(Saved data entries)
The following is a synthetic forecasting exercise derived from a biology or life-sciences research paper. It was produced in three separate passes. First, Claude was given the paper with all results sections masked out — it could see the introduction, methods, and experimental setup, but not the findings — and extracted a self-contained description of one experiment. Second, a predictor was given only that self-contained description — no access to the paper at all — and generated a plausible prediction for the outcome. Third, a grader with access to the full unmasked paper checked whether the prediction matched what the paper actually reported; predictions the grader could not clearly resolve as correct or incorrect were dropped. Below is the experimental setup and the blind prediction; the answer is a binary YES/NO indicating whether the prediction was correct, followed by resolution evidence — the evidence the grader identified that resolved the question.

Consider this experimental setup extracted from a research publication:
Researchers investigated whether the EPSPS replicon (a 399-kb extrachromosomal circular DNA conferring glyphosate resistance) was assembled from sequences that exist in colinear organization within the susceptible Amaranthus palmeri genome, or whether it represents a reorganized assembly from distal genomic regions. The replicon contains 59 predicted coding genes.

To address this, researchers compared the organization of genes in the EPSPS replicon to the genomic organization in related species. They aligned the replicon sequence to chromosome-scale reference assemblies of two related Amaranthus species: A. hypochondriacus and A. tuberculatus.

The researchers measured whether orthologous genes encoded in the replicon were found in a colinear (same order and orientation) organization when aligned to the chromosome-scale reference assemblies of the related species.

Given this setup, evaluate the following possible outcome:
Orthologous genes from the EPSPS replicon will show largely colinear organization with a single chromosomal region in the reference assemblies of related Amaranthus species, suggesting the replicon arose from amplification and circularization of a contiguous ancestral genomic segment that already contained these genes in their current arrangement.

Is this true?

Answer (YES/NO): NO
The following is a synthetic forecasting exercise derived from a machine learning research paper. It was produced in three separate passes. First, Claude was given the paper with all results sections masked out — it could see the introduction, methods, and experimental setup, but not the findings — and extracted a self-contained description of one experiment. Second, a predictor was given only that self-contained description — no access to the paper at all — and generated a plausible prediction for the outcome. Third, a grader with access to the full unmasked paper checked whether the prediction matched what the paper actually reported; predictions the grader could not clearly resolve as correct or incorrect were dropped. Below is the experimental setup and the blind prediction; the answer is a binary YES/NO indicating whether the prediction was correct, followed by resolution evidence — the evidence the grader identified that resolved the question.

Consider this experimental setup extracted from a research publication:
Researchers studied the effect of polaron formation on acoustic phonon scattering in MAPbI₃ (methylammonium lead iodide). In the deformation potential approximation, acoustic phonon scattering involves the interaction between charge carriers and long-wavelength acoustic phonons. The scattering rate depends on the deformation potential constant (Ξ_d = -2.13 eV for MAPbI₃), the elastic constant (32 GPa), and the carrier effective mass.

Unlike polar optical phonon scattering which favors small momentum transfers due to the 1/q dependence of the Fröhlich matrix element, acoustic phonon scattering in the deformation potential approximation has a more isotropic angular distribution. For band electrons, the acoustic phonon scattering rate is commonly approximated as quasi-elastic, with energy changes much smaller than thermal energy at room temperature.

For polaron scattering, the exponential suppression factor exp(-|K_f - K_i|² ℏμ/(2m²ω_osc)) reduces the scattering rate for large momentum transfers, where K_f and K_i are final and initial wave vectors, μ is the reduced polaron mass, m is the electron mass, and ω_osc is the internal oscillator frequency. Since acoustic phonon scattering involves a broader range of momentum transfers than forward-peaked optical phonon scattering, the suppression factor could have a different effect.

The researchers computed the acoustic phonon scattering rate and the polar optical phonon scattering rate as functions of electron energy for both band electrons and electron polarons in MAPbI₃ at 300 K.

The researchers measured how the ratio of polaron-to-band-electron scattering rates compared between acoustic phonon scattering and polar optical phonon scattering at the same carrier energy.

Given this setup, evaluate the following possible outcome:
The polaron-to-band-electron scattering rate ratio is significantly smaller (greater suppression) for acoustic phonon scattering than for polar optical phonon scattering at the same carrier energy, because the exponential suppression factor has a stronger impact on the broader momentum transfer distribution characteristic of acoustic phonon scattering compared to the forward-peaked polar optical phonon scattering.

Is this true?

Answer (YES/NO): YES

> [Exercise goal] Each entry is to be returned in full, character for character.

> [Completed exercise]
The following is a synthetic forecasting exercise derived from a biology or life-sciences research paper. It was produced in three separate passes. First, Claude was given the paper with all results sections masked out — it could see the introduction, methods, and experimental setup, but not the findings — and extracted a self-contained description of one experiment. Second, a predictor was given only that self-contained description — no access to the paper at all — and generated a plausible prediction for the outcome. Third, a grader with access to the full unmasked paper checked whether the prediction matched what the paper actually reported; predictions the grader could not clearly resolve as correct or incorrect were dropped. Below is the experimental setup and the blind prediction; the answer is a binary YES/NO indicating whether the prediction was correct, followed by resolution evidence — the evidence the grader identified that resolved the question.

Consider this experimental setup extracted from a research publication:
Researchers investigated whether the EPSPS replicon (a 399-kb extrachromosomal circular DNA conferring glyphosate resistance) was assembled from sequences that exist in colinear organization within the susceptible Amaranthus palmeri genome, or whether it represents a reorganized assembly from distal genomic regions. The replicon contains 59 predicted coding genes.

To address this, researchers compared the organization of genes in the EPSPS replicon to the genomic organization in related species. They aligned the replicon sequence to chromosome-scale reference assemblies of two related Amaranthus species: A. hypochondriacus and A. tuberculatus.

The researchers measured whether orthologous genes encoded in the replicon were found in a colinear (same order and orientation) organization when aligned to the chromosome-scale reference assemblies of the related species.

Given this setup, evaluate the following possible outcome:
Orthologous genes from the EPSPS replicon will show largely colinear organization with a single chromosomal region in the reference assemblies of related Amaranthus species, suggesting the replicon arose from amplification and circularization of a contiguous ancestral genomic segment that already contained these genes in their current arrangement.

Is this true?

Answer (YES/NO): NO
The following is a synthetic forecasting exercise derived from a machine learning research paper. It was produced in three separate passes. First, Claude was given the paper with all results sections masked out — it could see the introduction, methods, and experimental setup, but not the findings — and extracted a self-contained description of one experiment. Second, a predictor was given only that self-contained description — no access to the paper at all — and generated a plausible prediction for the outcome. Third, a grader with access to the full unmasked paper checked whether the prediction matched what the paper actually reported; predictions the grader could not clearly resolve as correct or incorrect were dropped. Below is the experimental setup and the blind prediction; the answer is a binary YES/NO indicating whether the prediction was correct, followed by resolution evidence — the evidence the grader identified that resolved the question.

Consider this experimental setup extracted from a research publication:
Researchers studied the effect of polaron formation on acoustic phonon scattering in MAPbI₃ (methylammonium lead iodide). In the deformation potential approximation, acoustic phonon scattering involves the interaction between charge carriers and long-wavelength acoustic phonons. The scattering rate depends on the deformation potential constant (Ξ_d = -2.13 eV for MAPbI₃), the elastic constant (32 GPa), and the carrier effective mass.

Unlike polar optical phonon scattering which favors small momentum transfers due to the 1/q dependence of the Fröhlich matrix element, acoustic phonon scattering in the deformation potential approximation has a more isotropic angular distribution. For band electrons, the acoustic phonon scattering rate is commonly approximated as quasi-elastic, with energy changes much smaller than thermal energy at room temperature.

For polaron scattering, the exponential suppression factor exp(-|K_f - K_i|² ℏμ/(2m²ω_osc)) reduces the scattering rate for large momentum transfers, where K_f and K_i are final and initial wave vectors, μ is the reduced polaron mass, m is the electron mass, and ω_osc is the internal oscillator frequency. Since acoustic phonon scattering involves a broader range of momentum transfers than forward-peaked optical phonon scattering, the suppression factor could have a different effect.

The researchers computed the acoustic phonon scattering rate and the polar optical phonon scattering rate as functions of electron energy for both band electrons and electron polarons in MAPbI₃ at 300 K.

The researchers measured how the ratio of polaron-to-band-electron scattering rates compared between acoustic phonon scattering and polar optical phonon scattering at the same carrier energy.

Given this setup, evaluate the following possible outcome:
The polaron-to-band-electron scattering rate ratio is significantly smaller (greater suppression) for acoustic phonon scattering than for polar optical phonon scattering at the same carrier energy, because the exponential suppression factor has a stronger impact on the broader momentum transfer distribution characteristic of acoustic phonon scattering compared to the forward-peaked polar optical phonon scattering.

Is this true?

Answer (YES/NO): YES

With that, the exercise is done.